The simulated bid competition gives students a chance to experience the competitive nature of the construction industry by taking them through a realistic bidding and tender process. Participants in the competition take on the role of general contractors and respond to a request for proposals.
“The purpose of the competition is really to raise awareness and help people understand what happens in the bidding and tendering process in the construction industry,” said Craig Lesurf, honorary chair of the competition and president of Gillam Group.
“We try to give them real-world experience with a real-world example.”
This year’s project was the KMPG Tower – SmartVMC site by SmartCentres. The 15-storey Class A office building is located at the Vaughan Metropolitan Centre in Vaughan, Ont. It includes 65,000 square feet of retail and amenity space, 300,000 square feet of office space and is targeting LEED Gold certification.
“In the past, it’s been more of a private, institutional-based selection, such as schools and community centres,” explained Compton Cho, director of design and preconstruction for SmartCentres, who helped co-ordinate the competition. “Part of what we tried to do was diversify the projects as well as the region the projects are coming from. Some regions typically don’t get to see projects of this magnitude, so it gives them that exposure as well.”

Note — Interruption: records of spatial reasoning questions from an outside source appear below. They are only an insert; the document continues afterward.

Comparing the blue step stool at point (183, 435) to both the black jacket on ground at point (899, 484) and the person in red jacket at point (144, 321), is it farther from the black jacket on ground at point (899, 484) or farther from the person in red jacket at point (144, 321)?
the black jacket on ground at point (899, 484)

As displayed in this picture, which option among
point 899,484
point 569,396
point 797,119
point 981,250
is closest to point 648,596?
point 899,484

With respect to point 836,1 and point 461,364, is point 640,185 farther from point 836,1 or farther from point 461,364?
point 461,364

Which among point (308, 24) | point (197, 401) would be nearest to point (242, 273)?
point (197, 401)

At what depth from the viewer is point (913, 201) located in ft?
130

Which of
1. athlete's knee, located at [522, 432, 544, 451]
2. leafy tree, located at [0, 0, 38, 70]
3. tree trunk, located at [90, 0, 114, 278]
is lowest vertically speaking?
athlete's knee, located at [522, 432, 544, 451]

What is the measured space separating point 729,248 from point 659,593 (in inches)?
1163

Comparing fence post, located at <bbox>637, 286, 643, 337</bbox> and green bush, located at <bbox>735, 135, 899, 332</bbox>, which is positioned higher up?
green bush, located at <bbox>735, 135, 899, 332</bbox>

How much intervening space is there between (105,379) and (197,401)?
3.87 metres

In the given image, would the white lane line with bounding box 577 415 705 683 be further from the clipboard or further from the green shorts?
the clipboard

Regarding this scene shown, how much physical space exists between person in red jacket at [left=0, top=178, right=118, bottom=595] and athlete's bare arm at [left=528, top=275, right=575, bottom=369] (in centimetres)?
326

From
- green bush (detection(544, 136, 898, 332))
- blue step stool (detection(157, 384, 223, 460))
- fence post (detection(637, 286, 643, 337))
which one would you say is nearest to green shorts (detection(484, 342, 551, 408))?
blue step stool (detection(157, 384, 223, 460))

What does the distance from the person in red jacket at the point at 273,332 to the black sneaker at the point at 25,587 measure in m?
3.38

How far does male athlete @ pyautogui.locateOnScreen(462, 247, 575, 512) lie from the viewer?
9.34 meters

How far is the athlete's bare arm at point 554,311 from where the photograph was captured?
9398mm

Eighty-nine teams comprised of three or four members registered. Sixty-eight intended to submit and 36 closed. The number was significantly lower this year due to the pandemic.
Unfortunately, some schools shut down before the end of the competition, making it difficult for teams to complete the contest. Organizers extended the duration for submissions and accepted proposals only electronically instead of requiring a hard copy delivered in person as well.
“There is no question COVID-19 impacted everybody’s ability to get it finished,” Lesurf noted. “We still got a good respectable number of submissions and good quality.”
Some of the challenges the CAPP Construction team faced were balancing the workload with other classes, assignments, exams and part time jobs. Access to technology and programs was also an issue.
“Not all of us group members were able to use programs like PlanSwift or Bluebeam on our laptops and had to alternate between a couple, along with staying late at the campus to use those programs on their laptops,” explained Petricca.
Lessons learned include time management, collaboration, communication and prioritizing.
“The biggest lesson learned through this competition is how to properly manage time as well as successfully communicate in order to organize the project and be able to stay ahead of it the whole time,” said Parisotto.
Institutions from coast to coast took part in the competition including the British Columbia Institute of Technology, Southern Alberta Institute of Technology (SAIT), Saskatchewan Polytechnic, Petrel College of Technology, Centennial College, Ryerson University, George Brown College, Georgian College and Nova Scotia Community College.
HDRM Construction of SAIT won the innovation award. This is the first time the school participated in the contest. The team includes Haneen Alshammas, Masood Akhtar, Dexter Yanes and Reinald Karl Pascual.
Closest to Target Price was awarded to Kingsman Construction from George Brown College made up of Aaron Kingsbury, Tomer Sviridov, Eric Mezgec and Yashwinth Varadarasa.
“The bid competition is a great hands-on learning opportunity for students that gives them an authentic learning experience in the controlled out-of-classroom setting similar to the real-world bidding process,” said Tulsi Regmi, professor of construction management at the ADZ School of Construction Management with George Brown College.